Le volet politique est important, puisque l’armée au pouvoir sous l'impulsion d'un chef vaudou laisse présager le pire pour notre pauvre héros un poil entêté. Une opiniâtreté qui, malgré les tentatives d’intimidation du sorcier, le pousse à poursuivre sa quête quitte à en payer le prix fort. Ainsi, cauchemars et hallucinations se succèdent et la réalité devient de plus en plus difficile à discerner.

Le créateur de l'affreux Freddy Krueger installe le malaise en inscrivant la plupart des effets de peur sous forme de réminiscences ou de visions mêlées à des scènes oniriques qui créent un certain trouble et un sentiment de danger permanent. La bonne idée est de justifier ces visions de manière "réaliste" puisqu'elles font suite aux diverses expériences mystiques vécues jusque-là par l’anthropologue, ayant ainsi, peut-être, ouvert une sorte de porte dans son esprit. Cette impression de réalisme et d'authenticité constante est aussi sans doute renforcée par la présence de vrais pratiquants du rituel vaudou que Wade Davis a rencontrés lors de ses voyages.

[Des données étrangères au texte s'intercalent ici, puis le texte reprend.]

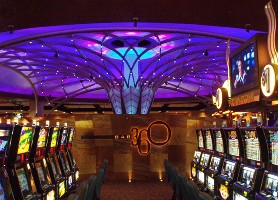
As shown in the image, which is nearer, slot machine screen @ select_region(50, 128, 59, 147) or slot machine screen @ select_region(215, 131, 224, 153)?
slot machine screen @ select_region(215, 131, 224, 153)

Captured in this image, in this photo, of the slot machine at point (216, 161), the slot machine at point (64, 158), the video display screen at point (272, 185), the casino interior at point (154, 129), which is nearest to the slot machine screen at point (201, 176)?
the casino interior at point (154, 129)

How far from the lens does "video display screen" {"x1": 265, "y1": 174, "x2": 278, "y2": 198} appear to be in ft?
15.9

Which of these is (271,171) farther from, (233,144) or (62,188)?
(62,188)

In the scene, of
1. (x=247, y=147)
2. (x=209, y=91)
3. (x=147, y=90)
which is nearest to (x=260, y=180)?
(x=247, y=147)

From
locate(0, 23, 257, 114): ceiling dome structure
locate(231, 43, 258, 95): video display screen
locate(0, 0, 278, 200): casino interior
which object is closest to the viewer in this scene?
locate(0, 0, 278, 200): casino interior

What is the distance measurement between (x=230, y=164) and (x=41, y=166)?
11.9 ft

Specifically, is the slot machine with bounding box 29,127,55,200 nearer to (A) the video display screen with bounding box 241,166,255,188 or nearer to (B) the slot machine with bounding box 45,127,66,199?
(B) the slot machine with bounding box 45,127,66,199

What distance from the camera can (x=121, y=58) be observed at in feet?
78.1

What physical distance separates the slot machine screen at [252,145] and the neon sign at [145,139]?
8.00 m

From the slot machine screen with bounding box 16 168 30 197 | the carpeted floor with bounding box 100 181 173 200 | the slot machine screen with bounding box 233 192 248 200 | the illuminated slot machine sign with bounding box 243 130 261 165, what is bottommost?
the carpeted floor with bounding box 100 181 173 200

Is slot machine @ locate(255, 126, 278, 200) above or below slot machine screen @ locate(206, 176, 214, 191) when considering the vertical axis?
above

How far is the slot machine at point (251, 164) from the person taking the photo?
543 centimetres

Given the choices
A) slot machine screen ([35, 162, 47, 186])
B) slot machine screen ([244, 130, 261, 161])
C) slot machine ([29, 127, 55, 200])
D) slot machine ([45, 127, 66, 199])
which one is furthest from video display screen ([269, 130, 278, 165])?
slot machine ([45, 127, 66, 199])

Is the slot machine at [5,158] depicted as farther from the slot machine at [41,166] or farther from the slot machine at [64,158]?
the slot machine at [64,158]
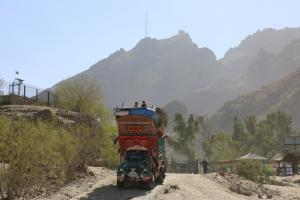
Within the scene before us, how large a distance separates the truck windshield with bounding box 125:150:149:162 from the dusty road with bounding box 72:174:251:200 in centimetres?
176

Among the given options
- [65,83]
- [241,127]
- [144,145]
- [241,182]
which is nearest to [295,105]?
[241,127]

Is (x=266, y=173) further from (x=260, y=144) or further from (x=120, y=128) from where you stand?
(x=260, y=144)

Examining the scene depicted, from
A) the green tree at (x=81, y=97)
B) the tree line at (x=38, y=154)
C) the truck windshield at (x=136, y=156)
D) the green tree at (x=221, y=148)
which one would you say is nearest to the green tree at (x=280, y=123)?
the green tree at (x=221, y=148)

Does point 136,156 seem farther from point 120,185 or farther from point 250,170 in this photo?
point 250,170

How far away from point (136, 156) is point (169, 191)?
275cm

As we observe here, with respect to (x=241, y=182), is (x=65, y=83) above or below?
above

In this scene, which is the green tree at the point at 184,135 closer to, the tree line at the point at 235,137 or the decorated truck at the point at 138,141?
the tree line at the point at 235,137

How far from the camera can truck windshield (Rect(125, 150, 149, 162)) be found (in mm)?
28078

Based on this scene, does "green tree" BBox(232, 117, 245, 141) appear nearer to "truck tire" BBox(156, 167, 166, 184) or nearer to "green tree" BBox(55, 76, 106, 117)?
"green tree" BBox(55, 76, 106, 117)

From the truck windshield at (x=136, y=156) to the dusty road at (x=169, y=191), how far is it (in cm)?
176

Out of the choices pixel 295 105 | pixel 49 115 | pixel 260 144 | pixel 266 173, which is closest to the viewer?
pixel 49 115

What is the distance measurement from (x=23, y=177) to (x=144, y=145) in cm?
828

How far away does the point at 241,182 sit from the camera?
124ft

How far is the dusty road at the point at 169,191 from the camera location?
25800mm
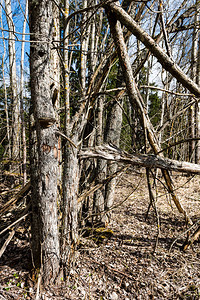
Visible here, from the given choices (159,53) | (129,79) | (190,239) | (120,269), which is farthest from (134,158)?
(190,239)

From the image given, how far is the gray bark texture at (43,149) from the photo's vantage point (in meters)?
2.16

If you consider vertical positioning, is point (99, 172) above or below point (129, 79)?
below

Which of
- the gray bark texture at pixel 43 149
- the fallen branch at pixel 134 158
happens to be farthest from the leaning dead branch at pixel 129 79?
the gray bark texture at pixel 43 149

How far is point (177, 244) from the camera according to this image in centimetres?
373

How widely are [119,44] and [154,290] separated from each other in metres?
3.44

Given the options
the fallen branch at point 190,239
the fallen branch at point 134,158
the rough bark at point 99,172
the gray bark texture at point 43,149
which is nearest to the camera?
the gray bark texture at point 43,149

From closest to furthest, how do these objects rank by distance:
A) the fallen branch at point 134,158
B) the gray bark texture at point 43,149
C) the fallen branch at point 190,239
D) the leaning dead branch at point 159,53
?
the gray bark texture at point 43,149 < the leaning dead branch at point 159,53 < the fallen branch at point 134,158 < the fallen branch at point 190,239

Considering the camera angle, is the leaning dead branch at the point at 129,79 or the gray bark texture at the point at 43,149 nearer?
the gray bark texture at the point at 43,149

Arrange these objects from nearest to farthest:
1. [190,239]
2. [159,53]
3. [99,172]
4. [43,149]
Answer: [43,149], [159,53], [190,239], [99,172]

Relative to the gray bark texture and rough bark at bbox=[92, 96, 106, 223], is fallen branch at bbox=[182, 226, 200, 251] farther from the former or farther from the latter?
the gray bark texture

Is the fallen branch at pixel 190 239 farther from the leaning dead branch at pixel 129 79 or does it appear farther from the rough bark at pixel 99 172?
the rough bark at pixel 99 172

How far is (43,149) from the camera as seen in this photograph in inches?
90.9

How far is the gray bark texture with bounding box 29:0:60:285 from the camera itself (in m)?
2.16

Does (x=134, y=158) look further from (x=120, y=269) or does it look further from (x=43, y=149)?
(x=120, y=269)
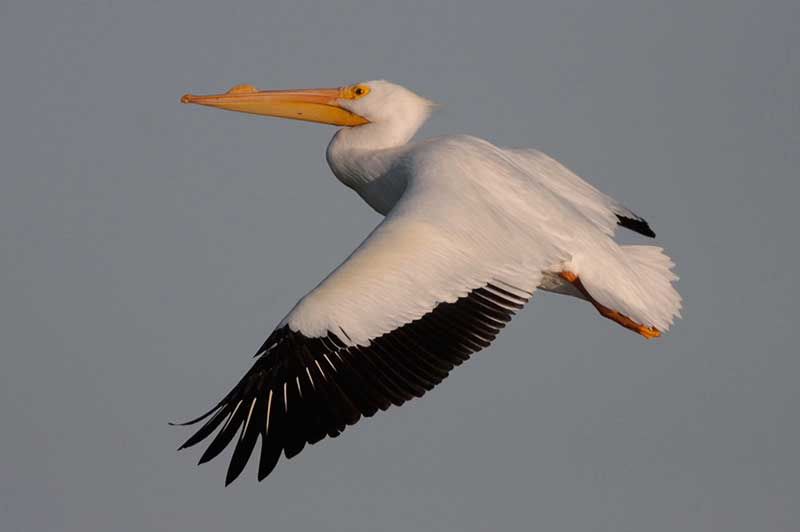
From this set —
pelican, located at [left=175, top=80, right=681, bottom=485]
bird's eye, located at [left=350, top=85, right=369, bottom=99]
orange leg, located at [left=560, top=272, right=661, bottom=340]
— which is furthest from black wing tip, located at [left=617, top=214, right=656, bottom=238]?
bird's eye, located at [left=350, top=85, right=369, bottom=99]

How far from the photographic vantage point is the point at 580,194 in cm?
1139

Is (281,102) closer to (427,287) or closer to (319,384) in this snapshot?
(427,287)

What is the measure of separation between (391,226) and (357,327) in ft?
2.37

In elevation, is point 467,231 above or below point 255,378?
above

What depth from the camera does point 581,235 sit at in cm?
1038

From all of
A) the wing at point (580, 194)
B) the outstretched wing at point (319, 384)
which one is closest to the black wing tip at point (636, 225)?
the wing at point (580, 194)

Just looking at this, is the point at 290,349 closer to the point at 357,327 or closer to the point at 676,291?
the point at 357,327

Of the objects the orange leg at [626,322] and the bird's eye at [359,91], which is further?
the bird's eye at [359,91]

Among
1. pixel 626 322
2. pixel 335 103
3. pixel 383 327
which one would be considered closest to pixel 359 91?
pixel 335 103

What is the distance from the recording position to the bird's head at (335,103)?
1178 cm

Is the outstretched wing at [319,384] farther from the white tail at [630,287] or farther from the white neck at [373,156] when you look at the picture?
the white neck at [373,156]

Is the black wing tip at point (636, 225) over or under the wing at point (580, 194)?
over

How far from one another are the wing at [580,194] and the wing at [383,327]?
44.8 inches

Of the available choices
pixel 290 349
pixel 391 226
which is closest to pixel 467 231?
pixel 391 226
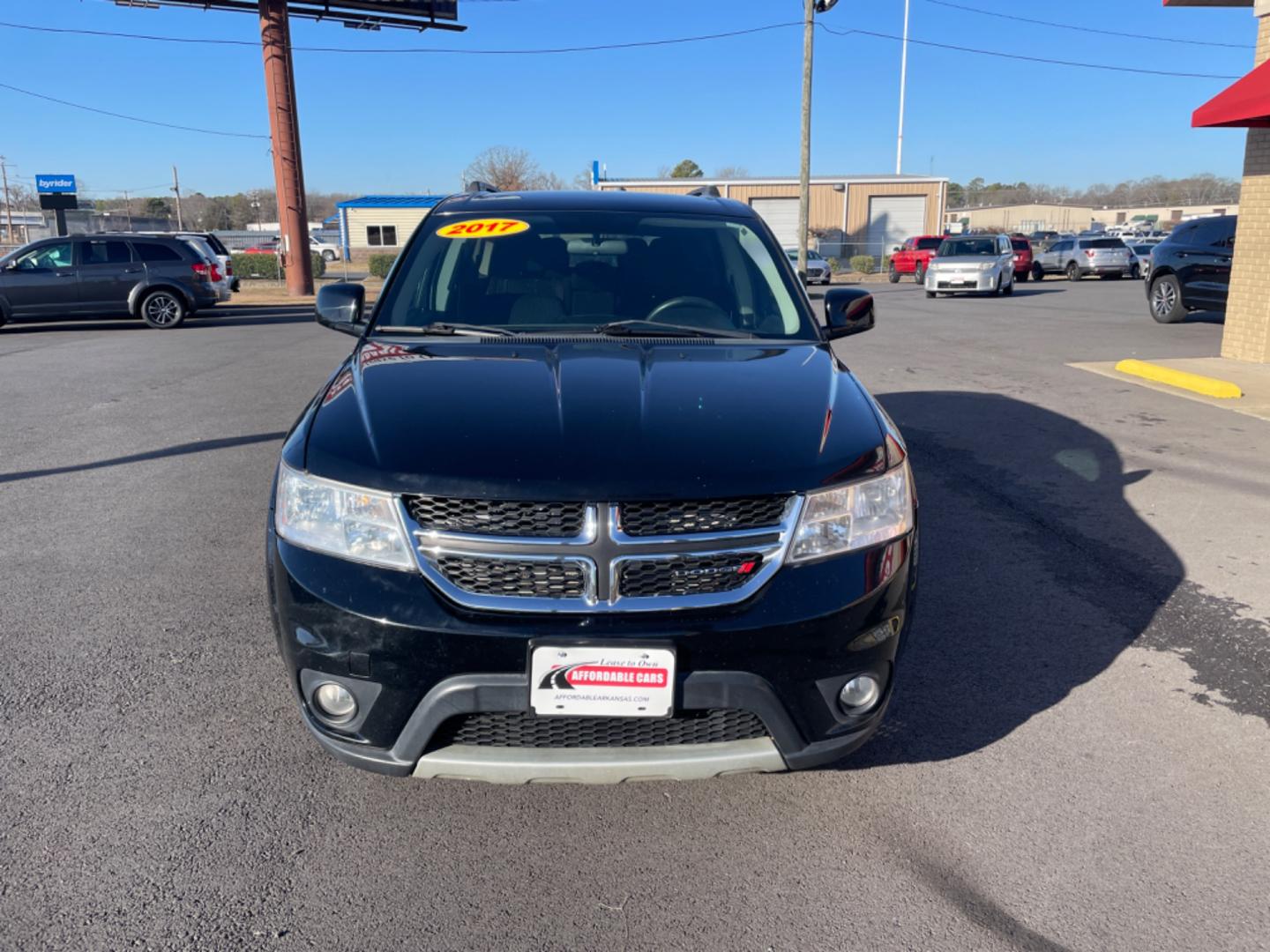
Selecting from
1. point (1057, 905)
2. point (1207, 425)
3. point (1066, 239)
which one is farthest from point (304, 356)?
point (1066, 239)

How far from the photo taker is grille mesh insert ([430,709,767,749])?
2455mm

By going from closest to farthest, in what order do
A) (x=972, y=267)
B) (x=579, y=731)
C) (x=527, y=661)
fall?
1. (x=527, y=661)
2. (x=579, y=731)
3. (x=972, y=267)

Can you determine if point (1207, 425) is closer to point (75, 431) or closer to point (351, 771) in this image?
point (351, 771)

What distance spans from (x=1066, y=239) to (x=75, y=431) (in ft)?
120

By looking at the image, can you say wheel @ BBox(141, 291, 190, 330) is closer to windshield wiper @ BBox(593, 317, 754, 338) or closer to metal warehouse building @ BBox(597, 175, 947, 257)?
windshield wiper @ BBox(593, 317, 754, 338)

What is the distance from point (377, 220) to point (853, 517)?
5918 centimetres

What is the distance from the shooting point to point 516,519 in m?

Œuvre complète où s'entremêlent horreur, épouvante, aventure et contexte politique difficile, The Serpent and the rainbow propose un savant mélange des genres. Même 30 ans après, l’œuvre fascine encore et les mésaventures de Dennis Alan, inspirées de celles de Wade Davis créent un certain malaise. Son dernier acte, bien qu'il tire vers le fantastique pur, s'éloignant un peu de la voie "réaliste" jusqu'ici empruntée, offre toutefois quelques effets spéciaux sympathiques, que l'on qualifierait aujourd’hui d'audacieux. Il vient clore cette fable dont la moralité se rapproche du Sous-sol de la peur qui voyait aussi les opprimés et le peuple combattre un pouvoir corrompu. Encore tout auréolé du succès des Griffes de la Nuit, et quittant sa zone de confort (et l'Amérique) en abordant son métrage ouvertement sous l'angle politique et quasi documentaire, Craven signait là l'un de ses films les plus ouvertement engagés, et sans doute l'une des pièces maitresses de sa filmographie. Elle est ici proposée dans une copie restaurée à découvrir de toute urgence.
N.F.T.

 

EN BREF
titre original : The Serpent and the rainbow
titre alternatif : L'Emprise des ténèbres
pays d'origine : États-Unis
budget : 7 000 000 $
année de production : 1987
date de sortie française : 11 mai 1988 - reprise le 29 juin 2016
durée : 98 minutes
adrénomètre : ♥
 note globale : 4/5

 † EXORCISME
▲ Dense
▲ L'un des meilleurs Wes Craven
▲ Bande son

- DÉMYSTIFICATION -
▼ Aspect vieillot de certains SFX
▼ Parfois sous-estimé
▼ La fin qui dénote avec l'aspect "réaliste" du film

LE FLIP
Des mains vous agrippent depuis le sol pour vous entrainer au plus profond de la terre.